Riot Headline The Best Books of 2024
Opinion

Books Need “Previously On” Segments, Too

This content contains affiliate links. When you buy through these links, we may earn an affiliate commission.

Derek Attig

Staff Writer

Derek works in graduate student career development and is (believe it or not) one of the world's foremost experts on the history of bookmobiles. Follow Derek on Twitter @bookmobility and on Instagram @bookmobility.

A few years ago, I read The Magicians. I didn’t love it, but it was sort-of-almost interesting enough that, when The Magician King came out a couple years later, I figured I would read that, too. But I couldn’t remember very much about what happened in the first book, so I reread it before moving on to #2. I didn’t love that one either, but again: sort-of-almost interesting. Fast forward a few years to the release of The Magician’s Land and, God help me, I did it again. I reread the first two books so I would have a chance of understanding what happened in #3. (It, too, was very sort-of-almost, but that’s mostly beside the point.)
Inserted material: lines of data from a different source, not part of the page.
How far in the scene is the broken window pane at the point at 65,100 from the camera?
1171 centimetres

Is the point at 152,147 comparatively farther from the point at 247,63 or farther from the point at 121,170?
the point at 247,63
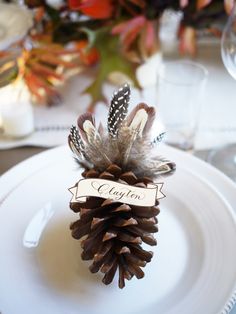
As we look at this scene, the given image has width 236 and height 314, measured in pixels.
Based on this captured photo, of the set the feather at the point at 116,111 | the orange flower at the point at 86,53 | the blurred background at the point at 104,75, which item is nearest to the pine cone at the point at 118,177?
the feather at the point at 116,111

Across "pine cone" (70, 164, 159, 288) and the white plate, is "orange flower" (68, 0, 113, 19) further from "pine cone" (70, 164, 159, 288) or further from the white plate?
"pine cone" (70, 164, 159, 288)

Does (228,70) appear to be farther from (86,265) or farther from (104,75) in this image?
(86,265)

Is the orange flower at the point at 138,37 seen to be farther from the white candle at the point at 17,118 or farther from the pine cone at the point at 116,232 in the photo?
the pine cone at the point at 116,232

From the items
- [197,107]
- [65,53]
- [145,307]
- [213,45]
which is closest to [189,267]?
[145,307]

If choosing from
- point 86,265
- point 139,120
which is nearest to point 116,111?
point 139,120

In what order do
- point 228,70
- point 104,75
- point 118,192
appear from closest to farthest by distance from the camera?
1. point 118,192
2. point 228,70
3. point 104,75

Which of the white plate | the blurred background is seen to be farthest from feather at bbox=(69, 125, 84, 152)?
the blurred background
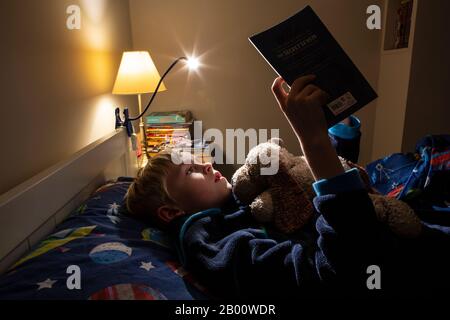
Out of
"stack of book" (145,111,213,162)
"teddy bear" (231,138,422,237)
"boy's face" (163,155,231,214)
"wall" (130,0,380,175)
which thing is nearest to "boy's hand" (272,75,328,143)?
"teddy bear" (231,138,422,237)

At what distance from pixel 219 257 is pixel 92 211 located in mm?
401

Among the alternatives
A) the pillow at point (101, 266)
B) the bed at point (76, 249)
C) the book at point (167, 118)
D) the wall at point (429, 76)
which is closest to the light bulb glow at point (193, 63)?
the book at point (167, 118)

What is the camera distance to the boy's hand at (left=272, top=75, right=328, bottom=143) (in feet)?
2.08

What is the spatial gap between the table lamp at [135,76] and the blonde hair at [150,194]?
739 mm

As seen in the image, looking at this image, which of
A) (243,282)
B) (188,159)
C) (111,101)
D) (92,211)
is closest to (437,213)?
(243,282)

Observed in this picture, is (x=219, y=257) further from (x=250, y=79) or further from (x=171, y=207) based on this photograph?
(x=250, y=79)

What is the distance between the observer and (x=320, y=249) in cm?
64

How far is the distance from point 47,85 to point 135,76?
1.81 ft

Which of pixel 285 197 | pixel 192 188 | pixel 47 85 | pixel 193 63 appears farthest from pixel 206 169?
pixel 193 63

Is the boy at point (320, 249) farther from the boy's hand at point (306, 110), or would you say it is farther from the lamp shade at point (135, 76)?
the lamp shade at point (135, 76)

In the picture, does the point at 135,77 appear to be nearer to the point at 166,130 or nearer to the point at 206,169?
the point at 166,130

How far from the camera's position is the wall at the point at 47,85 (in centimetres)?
83

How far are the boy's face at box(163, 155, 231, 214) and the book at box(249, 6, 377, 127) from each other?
14.0 inches
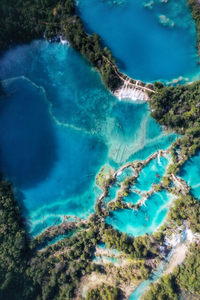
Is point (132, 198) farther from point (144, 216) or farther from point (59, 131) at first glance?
point (59, 131)

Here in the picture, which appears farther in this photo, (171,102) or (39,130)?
(39,130)

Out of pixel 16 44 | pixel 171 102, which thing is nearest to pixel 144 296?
pixel 171 102

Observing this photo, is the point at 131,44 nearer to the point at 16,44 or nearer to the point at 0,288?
the point at 16,44

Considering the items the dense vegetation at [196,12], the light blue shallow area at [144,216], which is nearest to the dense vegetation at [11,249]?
the light blue shallow area at [144,216]

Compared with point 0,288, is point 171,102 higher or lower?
higher

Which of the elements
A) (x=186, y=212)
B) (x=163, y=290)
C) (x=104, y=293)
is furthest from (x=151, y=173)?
(x=104, y=293)

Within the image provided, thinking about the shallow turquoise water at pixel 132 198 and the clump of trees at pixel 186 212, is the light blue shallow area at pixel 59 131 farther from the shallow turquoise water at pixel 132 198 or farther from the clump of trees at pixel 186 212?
the clump of trees at pixel 186 212
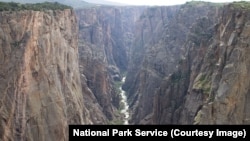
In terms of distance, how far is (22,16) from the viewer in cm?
7388

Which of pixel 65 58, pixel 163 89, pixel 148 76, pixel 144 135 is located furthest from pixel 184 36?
pixel 144 135

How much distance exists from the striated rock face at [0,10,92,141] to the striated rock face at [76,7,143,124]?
2550cm

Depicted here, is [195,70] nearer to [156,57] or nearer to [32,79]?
[32,79]

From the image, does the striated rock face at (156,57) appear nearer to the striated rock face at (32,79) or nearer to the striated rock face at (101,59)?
the striated rock face at (101,59)

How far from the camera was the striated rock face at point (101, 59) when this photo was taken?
388 ft

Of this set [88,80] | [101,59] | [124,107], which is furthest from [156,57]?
[88,80]

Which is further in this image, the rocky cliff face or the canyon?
the canyon

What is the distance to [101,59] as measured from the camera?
133m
Ultimately, I read a book I didn’t really like three times, and a book I can’t even remember now twice, all in service of being able to continue a series. It my own dumb decision, but I think it points to a lesson that applies beyond my own stubborn brain:

Books in series desperately need “Previously on…” segments.

Television has this down. You can go months between episodes of a show, or years between seasons, and pick back up again pretty smoothly. You know whether Nova and Ralph Angel are getting along, what the Tailies are up to, whether Chidi and Eleanor have finally gotten together, which Winchester brother is currently possessed by a demon, and so on. Most “Previously on…” or “Last season on…” segments are at the very least serviceable, and they let shows keep you involved and engaged over time. They also let television writers return to characters, subplots, or themes from earlier episodes/seasons without disorienting viewers, allowing for more creative and flexible storytelling.

There isn’t a sustained, reliable, and successful tradition that solves this problem for book series. And as series expand but authors remain human (needing at the very least a few months between books), that can be a big problem for readers.

Sure, authors often embed subtle or not-very-subtle versions of this into an early chapter of each book in a series. But while I appreciate that effort, it almost never actually works. Either it’s so subtle you don’t even pick up on it or it’s so obvious that it feels schematic and forced, breaking the flow of the story.

Another solution I’ve tried is looking at book reviews or summaries online. But book reviews usually try to avoid spoiling, which is sort of what you want for this purpose. And summaries, while helpful, fail to put you back in the mood of a series. One of the things I love most about books in general and series in particular is the way they can immerse you in a fully-realized world packed with interesting characters and structured by compelling stories. An online summary, however comprehensive, can’t really manage to do that because it isn’t written by the author. It lacks the voice, the spirit, the mood of the thing.

So here’s my proposal for an effective solution: authors should write short—let’s say 3–5 pages—”Previously on…”s that re-immerse the reader in the world of their series, refresh them on what happened in the last book, and set them up for the next installment. Ultimately, this would be good for readers (no more coerced rereading) and for authors (who could more directly shape how readers encounter each book in their series).

And maybe it’ll keep me from rereading books I don’t like—or even ones I do!—so many damn times.